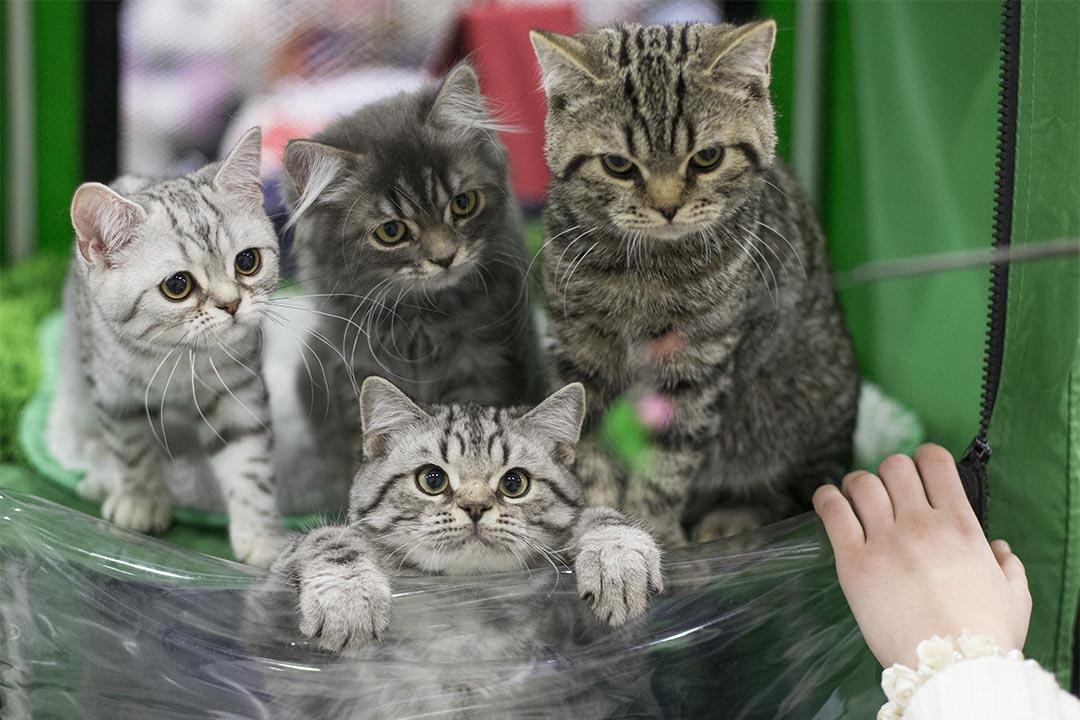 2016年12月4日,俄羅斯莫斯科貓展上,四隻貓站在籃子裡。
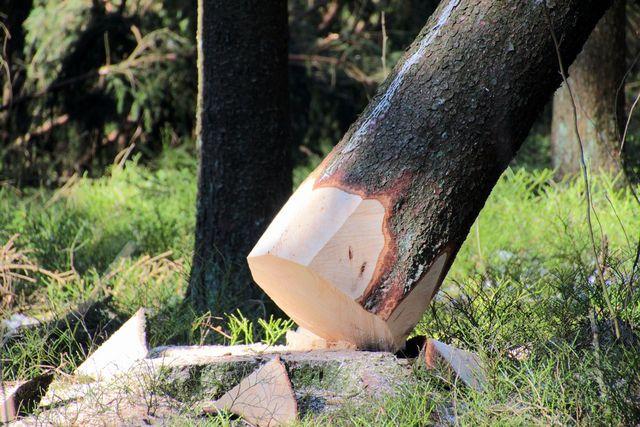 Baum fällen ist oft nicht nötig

◇ ◇ ◇ ◇ ◇ ◇ ◇

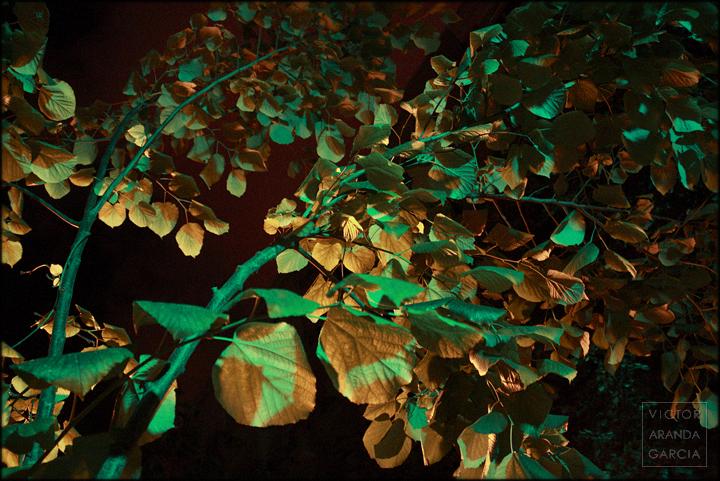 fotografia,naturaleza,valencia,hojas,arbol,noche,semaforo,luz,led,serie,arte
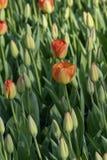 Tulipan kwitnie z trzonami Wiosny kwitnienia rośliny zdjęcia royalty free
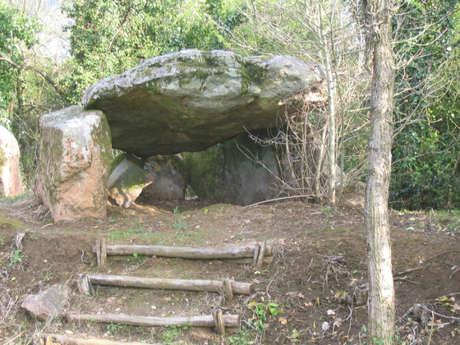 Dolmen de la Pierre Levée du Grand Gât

◇ ◇ ◇ ◇ ◇ ◇ ◇

◆ **WHAT YOU WILL DO**: Begin at the line in the entries above that has "2016年12月4日,俄羅斯莫斯科貓展上,四隻貓站在籃子裡。", stop after the line that has "Baum fällen ist oft nicht nötig", and output exactly those lines without pictures.

◆ **REPLY TO THE EXERCISE**:
 2016年12月4日,俄羅斯莫斯科貓展上,四隻貓站在籃子裡。
 Baum fällen ist oft nicht nötig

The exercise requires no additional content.